I've done some research on progress bars in Python, and a lot of the solutions seem to be based on work being divided into known, discrete chunks. I.e., iterating a known number of times and updating the progress bar with stdout
every time a percentage point of the progress toward the end of the iterations is made.
My problem is a little less discrete. It involves walking a user directory that contains hundreds of sub-directories, gathering MP3 information, and entering it into a database. I could probably count the number of MP3 files in the directory before iteration and use that as a guideline for discrete chunks, but many of the mp3s may already be in the database, some of the files will take longer to read than others, errors will occur and have to be handled in some cases, etc. Besides, I'd like to know how to pull this off with non-discrete chunks for future reference.
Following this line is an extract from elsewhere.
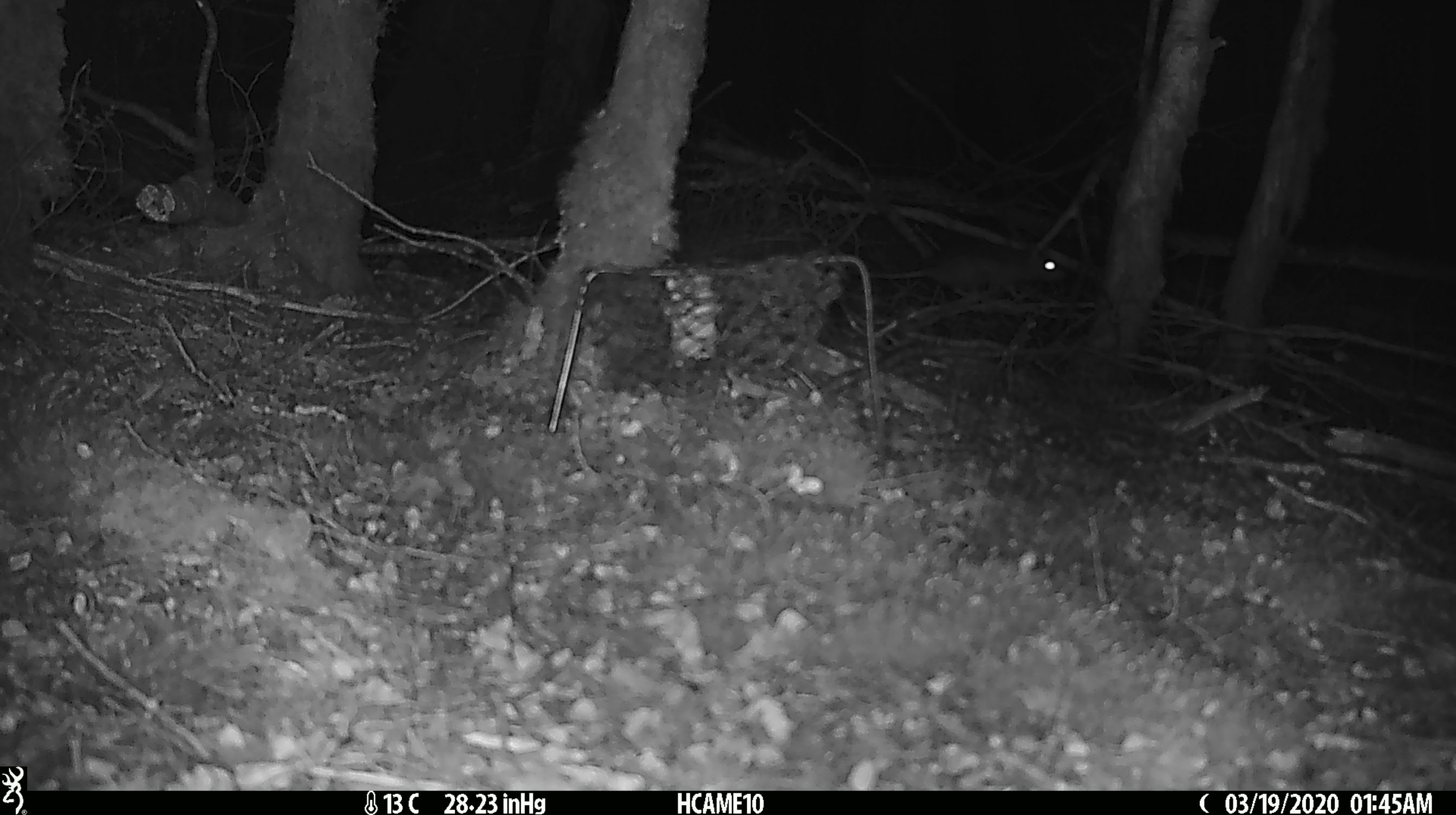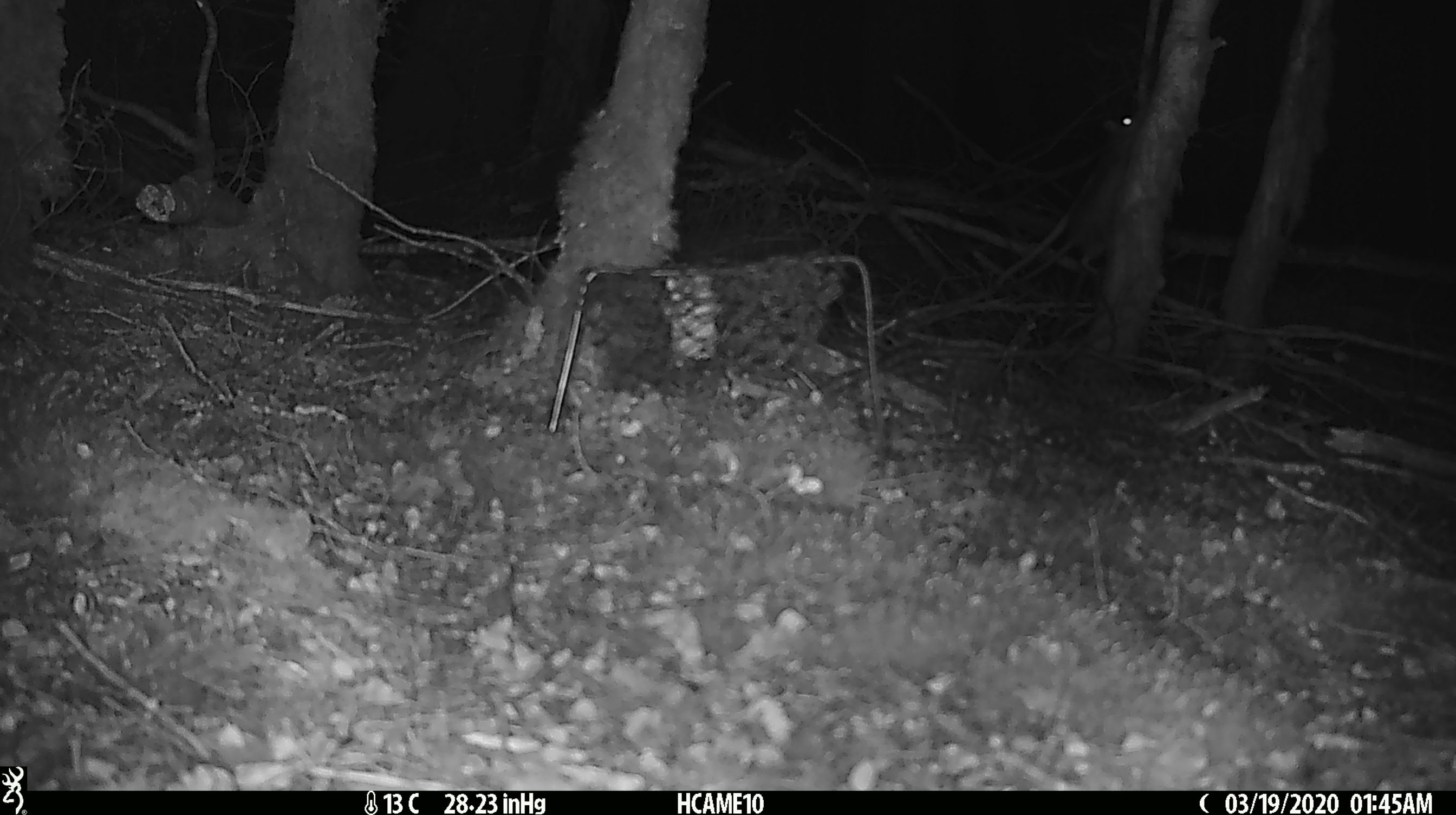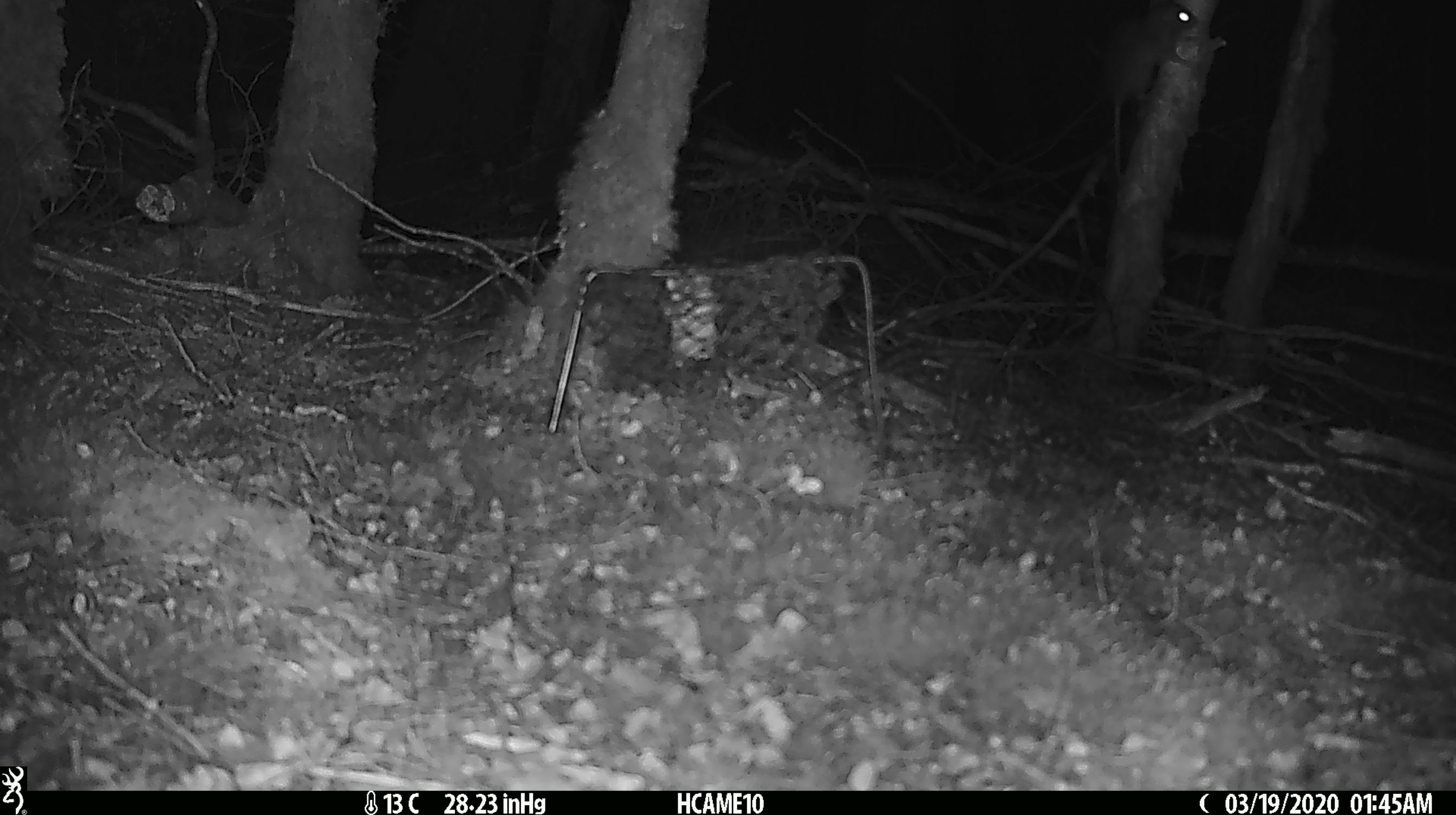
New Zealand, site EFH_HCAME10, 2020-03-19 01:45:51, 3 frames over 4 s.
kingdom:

Here is the code for my directory-walk/database-update, if you're interested:
import mutagen
import sys
import os
import sqlite3 as lite
for root, dirs, files in os.walk(startDir):
for file in files:
if isMP3(file):
fullPath = os.path.join(root, file)
# Check if path already exists in DB, skip iteration if so
if unicode(fullPath, errors="replace") in pathDict:
continue
try:
audio = MP3(fullPath)
except mutagen.mp3.HeaderNotFoundError: # Invalid file/ID3 info
#TODO: log for user to look up what files were not visitable
continue
# Do database operations and error handling therein.
Is threading the best way to approach something like this? And if so, are there any good examples on how threading achieves this? I don't want a module for this because (a) it seems like something I should know how to do and (b) I'm developing for a dependency-lite situation.